▶ _Görev_: Cumhuriyet Bayramı ve balolar üzerine yazıda "Nerde o eski" ile başlayıp "arayanlar hayli fazla..." ile biten kısmı harfi harfine kopyala.

▶ _Belge alıntısı_:
Nerde o eski balolar

Bu yıl Cumhuriyet Bayramı biraz sönük geçti. Çankaya Köşkü’ndeki geleneksel daveti Cumhurbaşkanı Abdullah Gül iptal etti; geçit töreni de bu yıl yapılmadı. İyi ki, iptal edildi, iyi ki yapılmadı. Davete katılanlar birbirinin yüzüne bakacak, geçit töreninde ise yüreklerin yangını dışa vuracaktı...

Van depreminde hayatlarını kaybedenlerin acısının her yüreğe düştüğünü sandığım için iptale itiraz edilmeyeceğini düşünmüştüm. Yanılmışım. İki gündür okuduklarım itirazların “Cumhuriyet elden gitti” feryadına döndüğünü gösteriyor. Kasıt arayanlar hayli fazla...

Can Dündar’ın İsmet-Erdal İnönü arasındaki mektuplaşmaları sergilediği yeni kitabında 1948 yılı Cumhuriyet Bayramı’yla ilgili bir not da (s. 108) var. 25. yıldönümünde kutlama amaçlı balolara katılmamış İnönü Ailesi... Sebebi şu: Bir tren kazası olmuş ve 40 kadar insan hayatını kaybetmiş...

Ülkenin ikinci Cumhurbaşkanı’nın henüz genç Cumhuriyet’in bayramının kutlandığı baloya katılmamasının anlamını bir düşünün isterseniz...

Atatürk’ün hayatına dair eserlerde ‘balo’ sözcüğü sıkça geçer... Yeni Cumhuriyet’in geçmiş dönemin özelliği olarak tanımladığı erkek-kadın kaç-göçünü kaldırma yolunda attığı önemli adımdır balo... Cumhuriyet balolarla kutlanır; hem başkentte, hem Anadolu’da... Atatürk yurt gezisine çıkar, uğradığı illerde yöneticiler hemen bir ‘balo’ düzenler...

Henüz yaygınlaşmamışken, devletin ileri gelenleri eşlerini balolara götürmekten uzak dururlar. Erkekler de pek huzurlu ve rahat sayılmaz; çoğu Menemen testisi gibi bir kenarda durur, ortalıkta görünmemeye çalışır...

‘Tek Adam’ müellifi Şevket Süreyya Aydemir ilginç bir kaç sahne aktarır (cilt 3, s. 261) o günlerden...

İlk balo Ankara’da Türk Ocağı’nda düzenlenir. “O güne ait hatıralar” diyor Aydemir, “Balo gecesi, bu harap binanın salonunu, duvar diplerine sandalyeler dizilmiş, herkesin sus pus sıralanıp oturduğu, sessiz, hareketsiz, hatta kadınsız bir mevlit toplantısı gibi gösterir.”

▶ _Sağlanan veriler_:

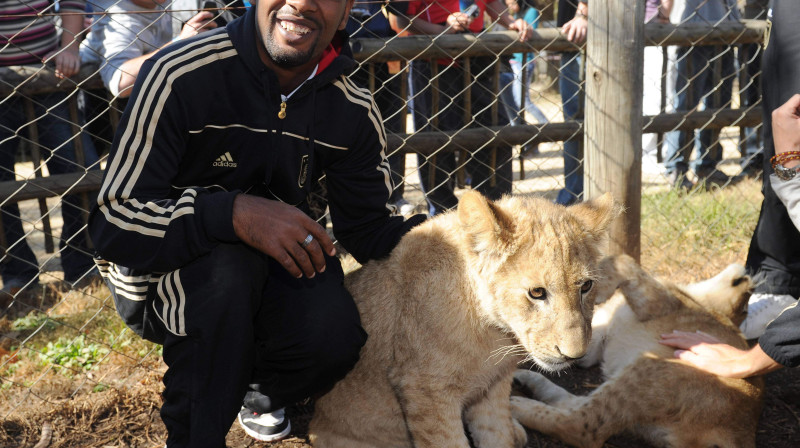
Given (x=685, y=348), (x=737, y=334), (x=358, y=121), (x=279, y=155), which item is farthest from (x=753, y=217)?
(x=279, y=155)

▶ _Görevin cevabı_:
Nerde o eski balolar

Bu yıl Cumhuriyet Bayramı biraz sönük geçti. Çankaya Köşkü’ndeki geleneksel daveti Cumhurbaşkanı Abdullah Gül iptal etti; geçit töreni de bu yıl yapılmadı. İyi ki, iptal edildi, iyi ki yapılmadı. Davete katılanlar birbirinin yüzüne bakacak, geçit töreninde ise yüreklerin yangını dışa vuracaktı...

Van depreminde hayatlarını kaybedenlerin acısının her yüreğe düştüğünü sandığım için iptale itiraz edilmeyeceğini düşünmüştüm. Yanılmışım. İki gündür okuduklarım itirazların “Cumhuriyet elden gitti” feryadına döndüğünü gösteriyor. Kasıt arayanlar hayli fazla...